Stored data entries
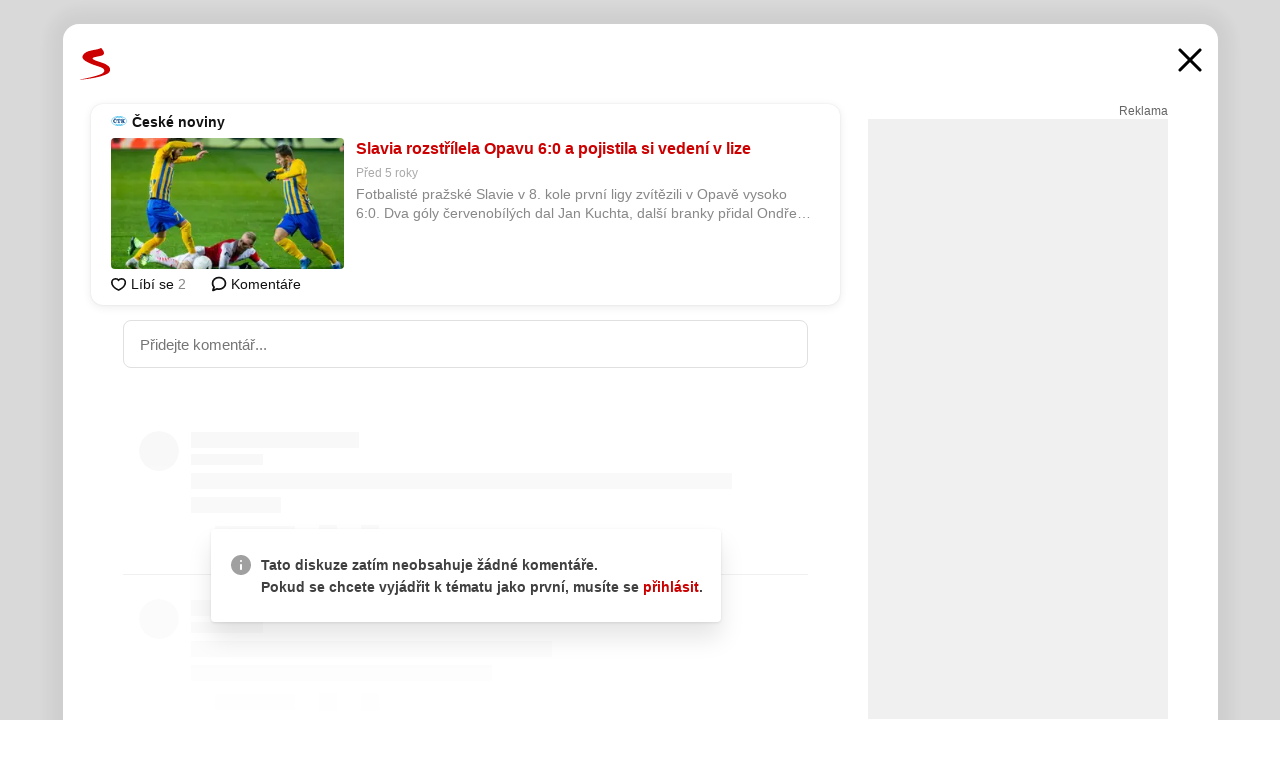

--- FILE ---
content_type: application/javascript; charset=utf-8, application/json
request_url: https://cm1.jhmt.cz/apicheck.js
body_size: 118
content:
typeof JHMTApi === "object" ? JHMTApi.setToken('"2b9bd475-0bda-49b2-bc8e-768116a7c5dd"') : (typeof JHMTFramesApi === "object" ? JHMTFramesApi.setToken('"2b9bd475-0bda-49b2-bc8e-768116a7c5dd"') : console.log('no JHMT api found'));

• [What you have to do]: Print the data above exactly; drop every picture.

• [The completed task]:
--- FILE ---
content_type: application/javascript; charset=utf-8, application/json
request_url: https://cm1.jhmt.cz/apicheck.js
body_size: 118
content:
typeof JHMTApi === "object" ? JHMTApi.setToken('"2b9bd475-0bda-49b2-bc8e-768116a7c5dd"') : (typeof JHMTFramesApi === "object" ? JHMTFramesApi.setToken('"2b9bd475-0bda-49b2-bc8e-768116a7c5dd"') : console.log('no JHMT api found'));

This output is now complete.